COSMIC: Data Efficient Instruction-tuning For Speech In-Context Learning
Jing Pan, Jian Wu, Yashesh Gaur, Sunit Sivasankaran, Zhuo Chen, Shujie Liu, Jinyu Li
TL;DR
COSMIC presents a data-efficient approach to endow a text-based LLM with speech in-context learning by using GPT-3.5-generated SQA data and training a compact multi-modal model with only ~30M trainable parameters on ~450 hours of English speech. The architecture fuses a pre-trained acoustic encoder, a windowed QFormer, and a frozen LLM augmented with LoRA adapters, allowing zero-shot and few-shot EN→X S2TT and cross-domain adaptation.
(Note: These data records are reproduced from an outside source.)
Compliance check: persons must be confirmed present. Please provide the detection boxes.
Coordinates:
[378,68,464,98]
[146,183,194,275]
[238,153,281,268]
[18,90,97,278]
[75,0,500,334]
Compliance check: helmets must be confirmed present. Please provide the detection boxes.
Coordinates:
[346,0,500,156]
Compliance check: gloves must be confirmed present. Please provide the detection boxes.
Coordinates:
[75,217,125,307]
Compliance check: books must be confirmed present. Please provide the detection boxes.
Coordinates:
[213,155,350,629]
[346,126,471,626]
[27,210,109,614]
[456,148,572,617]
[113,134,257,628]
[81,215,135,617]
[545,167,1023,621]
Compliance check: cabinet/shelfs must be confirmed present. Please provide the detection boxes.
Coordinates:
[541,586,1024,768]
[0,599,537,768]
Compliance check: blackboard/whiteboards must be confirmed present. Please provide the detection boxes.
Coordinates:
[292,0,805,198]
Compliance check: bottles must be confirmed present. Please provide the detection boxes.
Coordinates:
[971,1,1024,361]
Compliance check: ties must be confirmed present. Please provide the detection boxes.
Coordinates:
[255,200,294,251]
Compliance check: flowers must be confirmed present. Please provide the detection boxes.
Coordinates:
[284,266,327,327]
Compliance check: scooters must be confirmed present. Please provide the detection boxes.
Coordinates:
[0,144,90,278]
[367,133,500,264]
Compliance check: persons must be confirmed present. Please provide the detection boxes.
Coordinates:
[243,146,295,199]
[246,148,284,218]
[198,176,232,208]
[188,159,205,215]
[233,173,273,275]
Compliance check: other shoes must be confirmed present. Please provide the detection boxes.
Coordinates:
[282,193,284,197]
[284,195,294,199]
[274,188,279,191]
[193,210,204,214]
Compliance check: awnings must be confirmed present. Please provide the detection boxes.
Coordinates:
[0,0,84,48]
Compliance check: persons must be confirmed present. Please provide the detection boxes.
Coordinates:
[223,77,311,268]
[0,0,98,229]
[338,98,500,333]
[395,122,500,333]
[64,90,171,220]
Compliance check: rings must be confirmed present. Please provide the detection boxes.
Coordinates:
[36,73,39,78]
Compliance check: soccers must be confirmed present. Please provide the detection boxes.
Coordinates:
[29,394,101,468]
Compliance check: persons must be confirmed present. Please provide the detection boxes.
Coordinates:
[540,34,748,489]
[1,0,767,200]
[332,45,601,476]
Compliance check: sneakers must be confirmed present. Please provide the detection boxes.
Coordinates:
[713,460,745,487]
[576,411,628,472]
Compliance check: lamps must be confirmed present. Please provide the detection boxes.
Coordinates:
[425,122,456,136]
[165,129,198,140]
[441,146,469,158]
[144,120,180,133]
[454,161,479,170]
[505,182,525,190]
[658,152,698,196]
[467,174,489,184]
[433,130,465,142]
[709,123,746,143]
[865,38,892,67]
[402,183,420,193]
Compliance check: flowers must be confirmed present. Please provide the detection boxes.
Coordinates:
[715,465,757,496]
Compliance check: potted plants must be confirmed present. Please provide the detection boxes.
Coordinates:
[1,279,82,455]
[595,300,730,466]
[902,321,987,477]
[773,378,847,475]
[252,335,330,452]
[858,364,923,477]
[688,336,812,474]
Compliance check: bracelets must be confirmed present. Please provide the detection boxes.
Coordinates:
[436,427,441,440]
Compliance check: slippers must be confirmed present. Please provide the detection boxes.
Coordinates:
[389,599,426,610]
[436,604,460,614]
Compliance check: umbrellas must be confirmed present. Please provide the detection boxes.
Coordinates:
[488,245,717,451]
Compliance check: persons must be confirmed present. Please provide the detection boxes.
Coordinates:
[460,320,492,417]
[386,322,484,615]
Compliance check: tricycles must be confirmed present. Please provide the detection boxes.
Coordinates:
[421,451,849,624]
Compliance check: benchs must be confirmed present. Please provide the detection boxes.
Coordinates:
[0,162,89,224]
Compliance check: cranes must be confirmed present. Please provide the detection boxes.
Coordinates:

Key contributions include the data-efficient instruction-tuning framework, emergent speech in-context capabilities, and demonstrated gains in ASR, S2TT, and contextual biasing across in-domain and cross-domain tasks. The results suggest a practical, cost-effective pathway to integrate speech modalities into LLMs for versatile cross-lingual and context-aware speech understanding and translation applications.
Abstract
We present a cost-effective method to integrate speech into a large language model (LLM), resulting in a Contextual Speech Model with Instruction-following/in-context-learning Capabilities (COSMIC) multi-modal LLM. Using GPT-3.5, we generate Speech Comprehension Test Question-Answer (SQA) pairs from speech transcriptions for supervised instruction tuning. With under 30 million trainable parameters and only 450 hours of English speech data, COSMIC demonstrates emerging capabilities in instruction-following and in-context learning. Equipped with such capabilities, COSMIC achieves a maximum 33.18 BLEU score in 0-shot EN-to-X speech to text translation (S2TT) and a significant boost in the 1-shot setting. Additionally, there is an average 25.8\% relative Word Error Rate (WER) reduction for 1-shot cross-domain adaptation. COSMIC exhibits a significant automatic speech recognition (ASR) accuracy gain in contextual biasing tasks due to its instruction-following capability.